* Start *

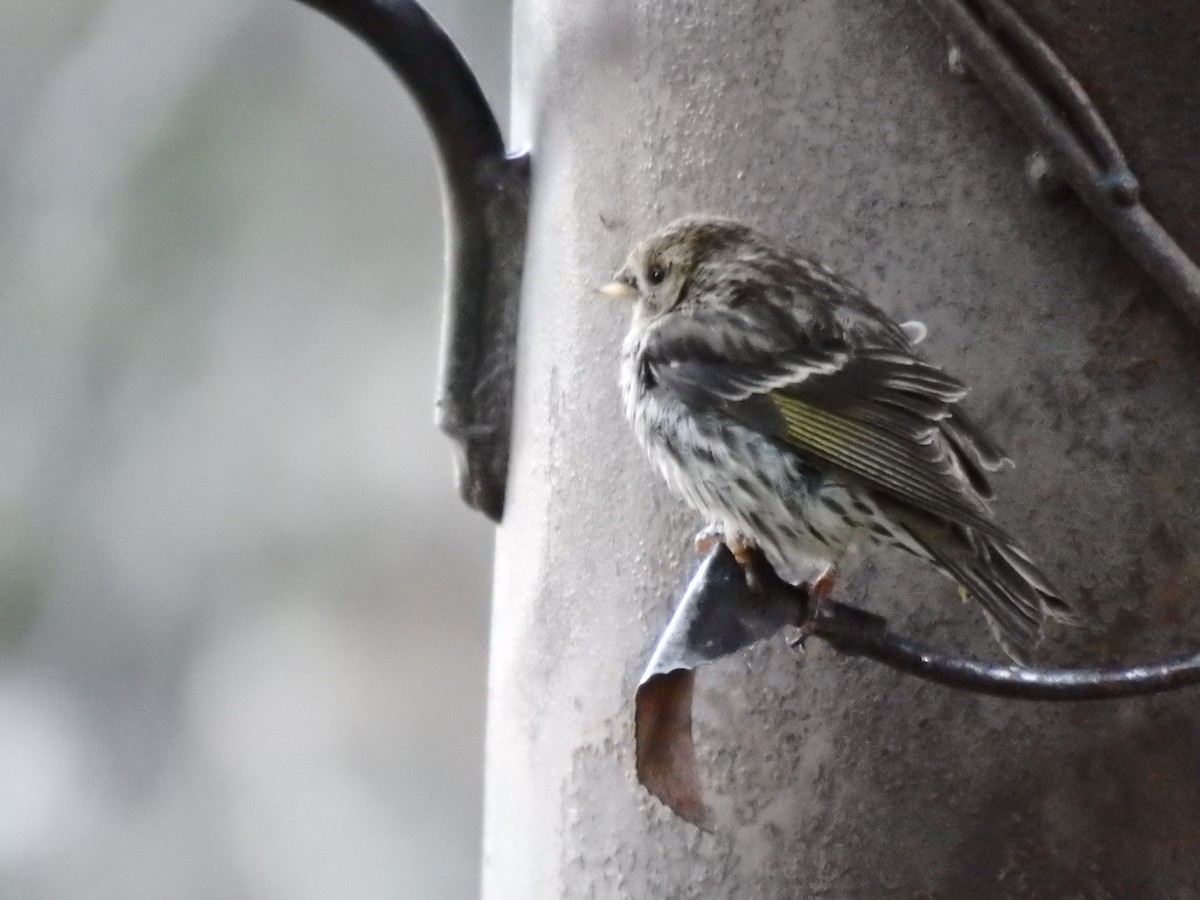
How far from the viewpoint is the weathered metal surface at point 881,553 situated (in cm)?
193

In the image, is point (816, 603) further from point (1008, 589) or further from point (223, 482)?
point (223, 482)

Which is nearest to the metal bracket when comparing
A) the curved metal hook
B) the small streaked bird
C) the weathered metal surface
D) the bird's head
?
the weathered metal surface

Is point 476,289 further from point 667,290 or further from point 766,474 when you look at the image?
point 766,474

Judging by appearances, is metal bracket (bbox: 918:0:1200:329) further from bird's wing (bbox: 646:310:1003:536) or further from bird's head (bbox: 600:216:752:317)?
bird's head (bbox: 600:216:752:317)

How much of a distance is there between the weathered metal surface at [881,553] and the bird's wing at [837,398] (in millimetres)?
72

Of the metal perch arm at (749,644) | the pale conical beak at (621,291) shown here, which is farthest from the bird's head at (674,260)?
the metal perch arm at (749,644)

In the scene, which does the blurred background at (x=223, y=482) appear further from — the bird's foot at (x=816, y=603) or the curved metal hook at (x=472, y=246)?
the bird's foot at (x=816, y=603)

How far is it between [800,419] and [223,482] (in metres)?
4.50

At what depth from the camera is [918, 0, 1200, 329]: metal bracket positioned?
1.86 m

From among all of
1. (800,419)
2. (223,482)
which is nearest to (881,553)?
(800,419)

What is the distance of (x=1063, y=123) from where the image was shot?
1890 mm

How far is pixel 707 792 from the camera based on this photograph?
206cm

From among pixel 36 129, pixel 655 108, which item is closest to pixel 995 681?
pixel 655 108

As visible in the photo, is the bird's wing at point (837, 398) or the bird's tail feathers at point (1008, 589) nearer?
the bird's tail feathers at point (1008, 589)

* End *

OBJECTIVE:
Would you set down the listing exactly, omitting pictures?

TASK OUTPUT:
How far from the viewpoint is the weathered metal surface at point 881,553 situated (in cm)?
193

In the image, is point (816, 603) further from point (1008, 589) or further from point (223, 482)?
point (223, 482)

Which is nearest to the metal bracket when comparing
A) the curved metal hook
B) the small streaked bird
C) the weathered metal surface
D) the bird's head
?
the weathered metal surface

Is point 476,289 further from point 667,290 or further from point 766,474 when you look at the image?
point 766,474

Judging by appearances, is metal bracket (bbox: 918:0:1200:329) further from bird's wing (bbox: 646:310:1003:536) or further from bird's head (bbox: 600:216:752:317)?
bird's head (bbox: 600:216:752:317)

How much of a distance is there between the weathered metal surface at [881,553] and the bird's wing at [837,398] (in millimetres)?
72

Of the metal perch arm at (749,644) | the pale conical beak at (621,291) shown here, which is farthest from the bird's head at (674,260)?
the metal perch arm at (749,644)

In the scene, which does the blurred background at (x=223, y=482) appear further from — the bird's foot at (x=816, y=603) or the curved metal hook at (x=472, y=246)?
the bird's foot at (x=816, y=603)

How far is it between [800,419] and [223,482] (in metres)?
4.50

At what depth from the camera is [918, 0, 1200, 329]: metal bracket positioned?
1.86 m

From among all of
1. (800,419)
2. (223,482)
which is nearest to (881,553)?
(800,419)

What is the distance of (x=1063, y=123) from where the image was shot?
1890 mm

How far is pixel 707 792 from the camera based on this photograph?
206cm

From among pixel 36 129, pixel 655 108, which item is closest to pixel 995 681?
pixel 655 108

As visible in the photo, is the bird's wing at point (837, 398) or the bird's tail feathers at point (1008, 589) nearer?
the bird's tail feathers at point (1008, 589)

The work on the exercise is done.